> **Фрагмент текста**
----
Одно лишь беспокоило его, как он несколько наивно признавался: повышенная вспыльчивость самого доктора Эллиота. Доктор Эллиот, «с виду джентльмен как джентльмен», не мог принять ни одной оригинальной мысли и мгновенно выходил из себя, если при нем, пусть даже вскользь, роняли что-либо эдакое.
— Мне кажется, доктор Эллиот, было бы славно, если бы отменили высшую меру наказания.
— Сэр, — багровел доктор Эллиот. — Я не позволю говорить подобные вещи в моем доме! Вы поняли меня, сэр?
— Но сэр, — тотчас же взвивается его помощник, не потрудившись поинтересоваться, в чем же состоит неуместность его высказывания, — я выражаю свое мнение, где хочу и когда хочу.
В конце октября Артуру нужно было возвращаться к своим занятиям. Ему не приходилось ожидать какого-либо вознаграждения от доктора Эллиота, ибо это не было оговорено. И все же, проработав четыре месяца, он в глубине души надеялся на некоторый благородный жест с его стороны. Тщетно. Тогда, собравшись духом, он спросил, не могут ли ему быть выплачены дорожные расходы.
— Дорогой друг, — ответил доктор Эллиот, человек деловой, — таковы правила: если ассистент состоит на жалованьи, он правомочен требовать оплаты расходов. Но если жалованье не положено, то он всего лишь джентльмен, путешествующий в своих собственных интересах; он не получает ничего.
Итак, Артур возвратился к зимним занятиям готовый поклясться, что труд ассистента — самое изнурительное, неблагодарное и недоходное дело на свете. В Эдинбурге был хотя бы спорт. При столь массивным сложении он был легок в движениях, как кошка. Ему было достаточно беглых наставлений, чтобы стать стремительным форвардом в регби и первоклассным боксером. Бокс ему был больше по душе; бокс и регби сблизили его со студентом по имени Бадд — полугением, полупсихом, чьи дикие шутки веселили его, как мог бы развлечь, скажем, цирк. Между тем дома складывалась ситуация поистине отчаянная. Здоровье отца было подорвано. Чарльз Дойл, уже к середине жизни состарившийся и немощный, не менее двух раз в неделю не мог подняться с постели. В Министерстве общественных работ только неодобрительно вздымали брови по поводу его нетрудоспособности — и это после тридцатилетней службы.
----
> **Данные ниже**

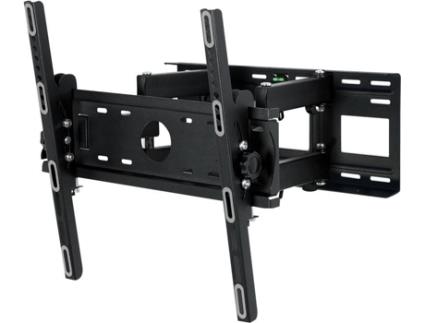 SUP METRONI.PAR.LED-F.MO.32/42 -451066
----
> **Задачи для решения**
[a] Назовите всех людей, которые упомянуты по имени или фамилии во фрагменте об Артуре и докторе Эллиоте.
[b] Продолжите фрагмент об Артуре и докторе Эллиоте, начав сразу после его последнего предложения.

> **Ожидаемые ответы**
[a] Доктор Эллиот, Артур, Бадд, Чарльз Дойл.

[b]
Артур забеспокоился о матушке. (С тех пор как он стал жить на свои деньги, он обращался к ней уже не «мама» и не «мать», а именно «матушка» — звание, которое эта дородная леди носила с достоинством, словно почетный знак.) Впервые в жизни матушка была в панике. И когда на следующее лето Артуру подвернулась настоящая ассистентская работа — два фунта в месяц, — он жадно за нее ухватился.
И тогда, к своему удовольствию, он встретился с доктором Реджинальдом Ретклиффом Хором, Клифтон-Хаус, Эстон-роуд, Бирмингем. Доктор Хор был тучный, добродушный, краснолицый человек, суетливый и суматошный. Хотя он занимал лишь скромный кирпичный дом на улице, где стоял несмолкаемый грохот конок, у него была огромная практика среди бедняков, и размер его гонорара поразил юного ассистента. Доктор Хор требовал неустанной работы с девяти утра до девяти вечера, но требовал так доброжелательно, что это даже нравилось. Миссис Хор была маленькой и тоже очень приветливой женщиной, любившей выкурить сигару вечером, когда Артур с доктором посасывали свои трубки. Но два фунта в месяц было не бог весть что.
Его грызли и другие сомнения. Что его ожидает в будущем, когда он получит диплом медика? Он так и не добрался до сути им исповедуемой религии. А суть эта, как он сейчас видит, устрашающая.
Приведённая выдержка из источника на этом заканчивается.